One of the biggest advantages of ProSeCo is how easily it can be integrated into existing training pipelines. Training a model to simultaneously unmask tokens and self-correct requires only a minor modification to the standard MDM training loop.

In practice, we perform the standard MDM forward pass to compute the unmasking loss. Then, we take those same predictions, apply an argmax operation to sample discrete tokens, and pass them back into the model to compute the self-correction loss.
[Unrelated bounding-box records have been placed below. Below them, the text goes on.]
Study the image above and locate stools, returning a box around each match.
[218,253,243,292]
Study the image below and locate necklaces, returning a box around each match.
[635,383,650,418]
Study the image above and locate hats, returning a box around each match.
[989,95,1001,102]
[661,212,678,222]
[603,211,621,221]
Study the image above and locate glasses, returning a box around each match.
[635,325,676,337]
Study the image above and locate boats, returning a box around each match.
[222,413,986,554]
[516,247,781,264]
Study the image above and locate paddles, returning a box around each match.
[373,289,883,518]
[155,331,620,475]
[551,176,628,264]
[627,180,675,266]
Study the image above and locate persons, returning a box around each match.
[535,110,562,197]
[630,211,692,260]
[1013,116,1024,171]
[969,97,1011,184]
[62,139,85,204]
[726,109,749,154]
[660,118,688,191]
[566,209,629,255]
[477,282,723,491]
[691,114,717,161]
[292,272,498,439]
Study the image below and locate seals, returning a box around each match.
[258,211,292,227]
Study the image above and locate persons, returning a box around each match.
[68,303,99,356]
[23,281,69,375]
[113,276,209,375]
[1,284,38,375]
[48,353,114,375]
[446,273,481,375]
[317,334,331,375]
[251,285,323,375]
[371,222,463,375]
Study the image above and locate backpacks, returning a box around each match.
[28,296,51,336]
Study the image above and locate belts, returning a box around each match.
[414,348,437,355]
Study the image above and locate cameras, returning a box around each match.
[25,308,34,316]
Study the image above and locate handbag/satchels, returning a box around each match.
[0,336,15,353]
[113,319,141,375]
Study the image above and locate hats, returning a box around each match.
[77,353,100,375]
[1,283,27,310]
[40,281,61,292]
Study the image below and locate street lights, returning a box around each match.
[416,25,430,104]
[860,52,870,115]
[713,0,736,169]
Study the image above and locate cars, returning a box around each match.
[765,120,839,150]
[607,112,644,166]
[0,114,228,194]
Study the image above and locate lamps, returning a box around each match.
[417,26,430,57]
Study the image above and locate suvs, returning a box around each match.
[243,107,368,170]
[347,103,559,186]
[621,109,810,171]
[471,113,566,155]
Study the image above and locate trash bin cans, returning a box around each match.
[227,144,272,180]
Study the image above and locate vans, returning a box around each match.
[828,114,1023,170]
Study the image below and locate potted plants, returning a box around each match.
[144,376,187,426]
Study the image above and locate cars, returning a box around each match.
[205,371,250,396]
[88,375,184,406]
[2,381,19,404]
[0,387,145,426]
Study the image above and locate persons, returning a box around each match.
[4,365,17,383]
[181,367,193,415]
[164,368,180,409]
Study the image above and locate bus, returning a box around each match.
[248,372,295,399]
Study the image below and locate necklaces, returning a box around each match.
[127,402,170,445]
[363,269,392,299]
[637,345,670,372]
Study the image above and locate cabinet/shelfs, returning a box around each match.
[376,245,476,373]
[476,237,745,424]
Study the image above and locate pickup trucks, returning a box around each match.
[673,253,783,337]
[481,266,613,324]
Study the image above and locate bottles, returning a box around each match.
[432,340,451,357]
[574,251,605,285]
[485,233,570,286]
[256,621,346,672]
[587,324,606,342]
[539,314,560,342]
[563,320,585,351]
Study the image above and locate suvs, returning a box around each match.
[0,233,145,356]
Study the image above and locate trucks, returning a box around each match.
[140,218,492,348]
To ensure training stability, we wrap the first set of outputs in a stop-gradient operation, denoted as sg(·), before forming the corrector input.
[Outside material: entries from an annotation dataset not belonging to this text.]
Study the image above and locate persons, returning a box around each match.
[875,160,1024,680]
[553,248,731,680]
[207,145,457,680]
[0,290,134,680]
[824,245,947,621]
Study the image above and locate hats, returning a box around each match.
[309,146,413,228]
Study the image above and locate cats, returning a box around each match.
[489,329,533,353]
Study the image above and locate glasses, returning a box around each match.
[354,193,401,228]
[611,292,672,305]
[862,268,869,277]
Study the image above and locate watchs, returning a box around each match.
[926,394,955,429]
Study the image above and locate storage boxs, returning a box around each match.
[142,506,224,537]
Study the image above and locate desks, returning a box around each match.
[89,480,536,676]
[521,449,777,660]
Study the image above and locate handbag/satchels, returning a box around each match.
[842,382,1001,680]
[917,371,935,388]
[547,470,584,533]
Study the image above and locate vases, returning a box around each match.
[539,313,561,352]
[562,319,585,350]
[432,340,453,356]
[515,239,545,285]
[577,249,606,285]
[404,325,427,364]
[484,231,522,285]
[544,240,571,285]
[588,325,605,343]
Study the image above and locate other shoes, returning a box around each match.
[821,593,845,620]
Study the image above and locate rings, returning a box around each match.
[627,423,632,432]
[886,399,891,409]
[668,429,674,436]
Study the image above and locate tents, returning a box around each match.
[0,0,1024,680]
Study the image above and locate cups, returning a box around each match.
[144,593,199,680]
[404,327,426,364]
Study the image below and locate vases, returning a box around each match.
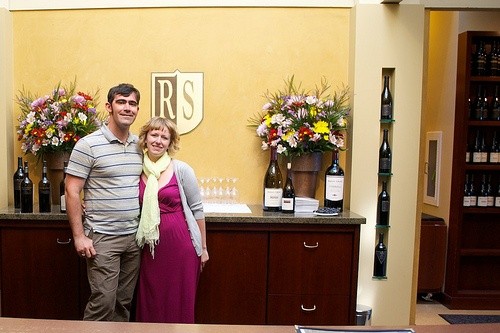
[43,151,69,205]
[288,154,322,197]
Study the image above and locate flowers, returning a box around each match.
[12,74,110,166]
[244,73,352,160]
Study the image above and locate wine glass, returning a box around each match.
[198,177,239,200]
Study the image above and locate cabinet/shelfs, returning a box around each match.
[444,31,500,310]
[0,219,360,325]
[372,119,394,280]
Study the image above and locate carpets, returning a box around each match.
[439,313,500,324]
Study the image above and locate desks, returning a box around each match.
[418,212,446,301]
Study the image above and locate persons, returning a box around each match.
[81,116,209,324]
[65,84,143,323]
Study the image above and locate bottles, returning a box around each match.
[373,232,387,277]
[281,168,297,214]
[379,129,395,173]
[262,146,283,212]
[20,161,33,213]
[323,150,348,213]
[59,161,68,213]
[381,76,393,120]
[38,160,52,213]
[378,181,392,225]
[459,43,500,209]
[13,156,25,209]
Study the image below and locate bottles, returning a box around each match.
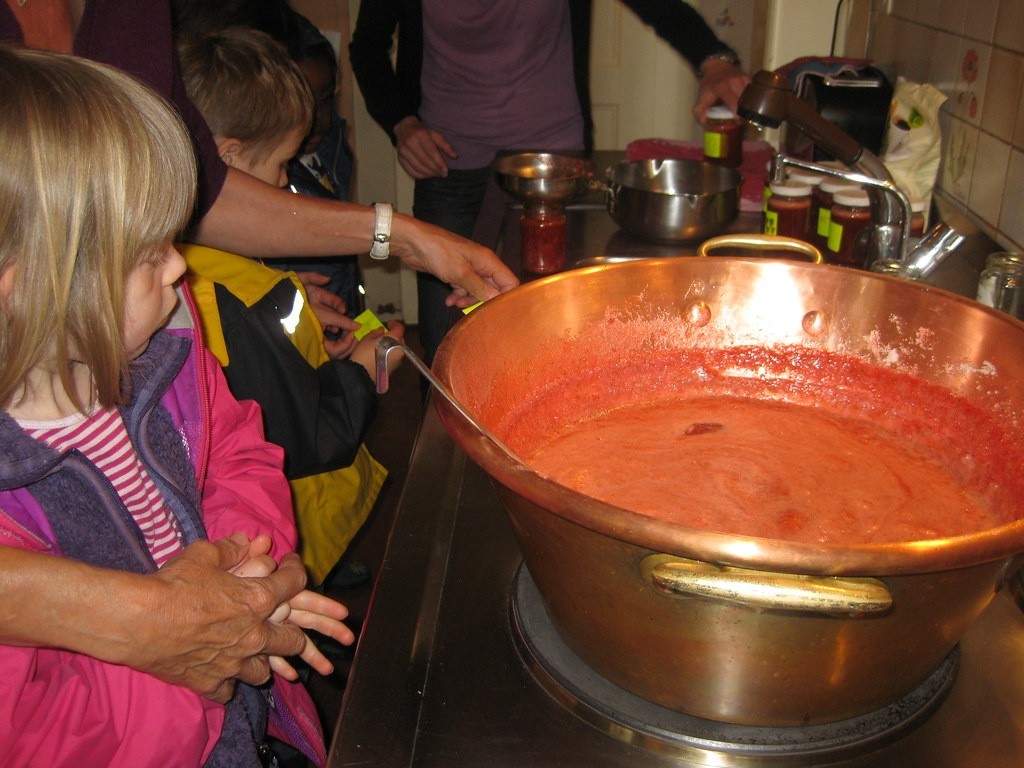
[974,251,1024,322]
[762,158,927,265]
[519,205,567,276]
[702,106,744,168]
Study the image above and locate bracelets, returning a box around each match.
[367,200,396,261]
[709,50,743,64]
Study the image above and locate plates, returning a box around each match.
[625,137,775,216]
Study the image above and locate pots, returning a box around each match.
[421,225,1024,727]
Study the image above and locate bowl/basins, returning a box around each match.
[586,158,740,247]
[490,152,597,208]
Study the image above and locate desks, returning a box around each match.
[319,149,1024,766]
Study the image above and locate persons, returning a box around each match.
[132,39,390,595]
[0,0,522,705]
[159,25,411,704]
[0,40,353,767]
[225,2,410,580]
[348,0,761,415]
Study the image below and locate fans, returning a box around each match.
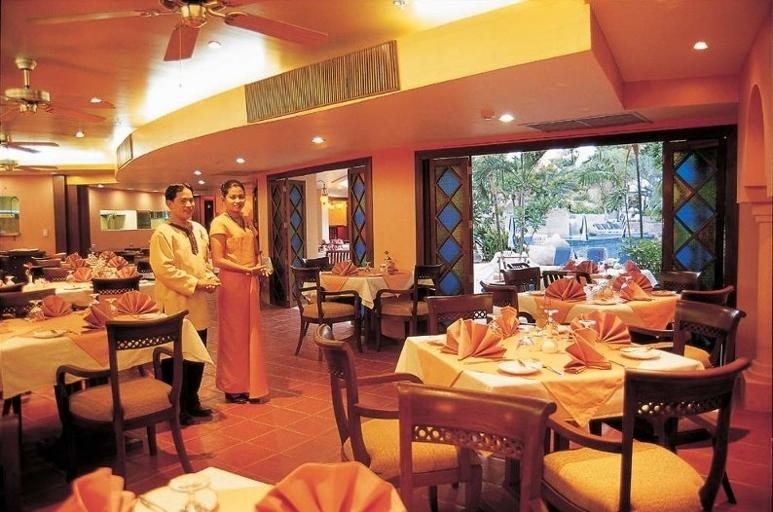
[27,0,328,61]
[0,58,116,122]
[0,134,59,153]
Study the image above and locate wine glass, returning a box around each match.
[104,298,118,317]
[364,262,371,272]
[486,308,600,356]
[563,254,633,301]
[6,242,119,287]
[28,299,45,322]
[88,293,101,314]
[168,472,210,512]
The full procedure is detailed in Algorithm 1 below, with our additions to the standard MDM training highlighted in brown.
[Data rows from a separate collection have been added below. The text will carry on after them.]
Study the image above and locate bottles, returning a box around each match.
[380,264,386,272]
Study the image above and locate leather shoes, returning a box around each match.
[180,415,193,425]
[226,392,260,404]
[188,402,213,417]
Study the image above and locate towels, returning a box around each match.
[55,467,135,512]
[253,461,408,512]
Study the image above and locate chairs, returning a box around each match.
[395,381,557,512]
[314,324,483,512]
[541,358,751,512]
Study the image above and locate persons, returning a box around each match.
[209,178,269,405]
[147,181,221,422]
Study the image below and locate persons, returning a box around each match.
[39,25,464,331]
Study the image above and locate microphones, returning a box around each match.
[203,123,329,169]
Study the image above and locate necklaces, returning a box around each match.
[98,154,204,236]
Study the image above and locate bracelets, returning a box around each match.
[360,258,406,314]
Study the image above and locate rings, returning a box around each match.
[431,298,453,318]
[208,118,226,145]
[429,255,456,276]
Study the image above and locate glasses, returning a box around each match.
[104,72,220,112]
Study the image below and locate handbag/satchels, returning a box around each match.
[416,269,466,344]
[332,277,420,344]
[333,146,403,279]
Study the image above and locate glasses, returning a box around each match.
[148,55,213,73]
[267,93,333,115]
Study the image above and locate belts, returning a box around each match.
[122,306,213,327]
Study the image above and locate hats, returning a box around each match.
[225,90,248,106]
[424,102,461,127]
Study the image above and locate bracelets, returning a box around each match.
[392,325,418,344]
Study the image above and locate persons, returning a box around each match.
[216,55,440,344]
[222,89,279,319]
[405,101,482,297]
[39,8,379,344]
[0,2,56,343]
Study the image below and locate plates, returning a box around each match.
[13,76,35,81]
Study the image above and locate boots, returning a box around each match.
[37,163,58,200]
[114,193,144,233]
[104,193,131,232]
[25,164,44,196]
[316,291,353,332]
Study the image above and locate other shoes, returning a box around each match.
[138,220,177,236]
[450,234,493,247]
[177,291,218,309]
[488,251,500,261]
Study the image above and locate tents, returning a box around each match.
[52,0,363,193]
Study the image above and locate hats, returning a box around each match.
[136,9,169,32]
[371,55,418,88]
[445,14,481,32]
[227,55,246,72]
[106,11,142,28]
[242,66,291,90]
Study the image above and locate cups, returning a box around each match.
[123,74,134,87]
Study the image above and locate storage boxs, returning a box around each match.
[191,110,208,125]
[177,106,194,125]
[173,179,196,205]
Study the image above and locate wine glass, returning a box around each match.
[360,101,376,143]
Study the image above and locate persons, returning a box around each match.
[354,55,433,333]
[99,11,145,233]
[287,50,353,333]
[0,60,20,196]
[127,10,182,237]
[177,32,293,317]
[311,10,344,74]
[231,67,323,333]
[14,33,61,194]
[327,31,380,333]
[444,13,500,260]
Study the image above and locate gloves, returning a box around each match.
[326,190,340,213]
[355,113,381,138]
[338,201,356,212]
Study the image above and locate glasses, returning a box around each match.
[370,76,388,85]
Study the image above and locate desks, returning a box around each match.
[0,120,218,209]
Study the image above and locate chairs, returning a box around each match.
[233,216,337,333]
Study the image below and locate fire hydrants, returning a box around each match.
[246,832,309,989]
Algorithm 1: ProSeCo Training

// Differences from standard MDM training highlighted in brown.
Input: Training data \(\mathcal{D}\), model \(\mathbf{x}_\theta\) with parameters \(\theta\), corruption process \(q\), noise schedule \(\alpha_t\).
repeat

Sample \(\mathbf{x}^{1:L}\) i.i.d. from \(\mathcal{D}\)
Sample \(t \sim \mathcal{U}[0, 1]\)
Compute \(\alpha_t, \dot{\alpha}_t\)
Sample \(\mathbf{z}_t^{1:L} \sim q(\mathbf{z}_t^{1:L} \mid \mathbf{x}^{1:L})\)
Compute \(\mathbf{x}_\theta(\mathbf{z}_t^{1:L})\)
\(\mathcal{L}^{\text{MDM}}(\theta) \leftarrow \frac{\dot{\alpha}_t}{1-\alpha_t}\sum_{\ell=1}^L \delta_{\mathbf{z}_t^\ell, \texttt{[M]}} \log \langle \mathbf{x}_\theta^\ell(\mathbf{z}_t^{1:L}), \mathbf{x}^\ell \rangle\)
\(\mathbf{y}_t^\ell \leftarrow \text{sg}(\texttt{one_hot}(\text{argmax}_i \mathbf{x}_\theta^\ell(\mathbf{z}_t)_i)),\) for \(\ell \in [1, L]\)
Compute \(\mathbf{x}_\theta(\mathbf{y}_t^{1:L})\)
\(\mathcal{L}^{\text{SC}}(\theta) \leftarrow \frac{\dot{\alpha}_t}{1-\alpha_t}\sum_{\ell=1}^L \log \langle \mathbf{x}_\theta^\ell(\mathbf{y}_t^{1:L}), \mathbf{x}^\ell \rangle\)
Perform gradient descent step on \(\mathcal{L}^{\text{MDM}}(\theta)\) \(+ \mathcal{L}^{\text{SC}}(\theta)\)

until converged
Return \(\theta\)

ProSeCo Sampling: Interleaving Decoding and Correction

Because our unified model can operate in both "unmasking" and "corrector" modes, we can fundamentally change the generation process. We can periodically pause the unmasking process to let the model review and revise its past decisions.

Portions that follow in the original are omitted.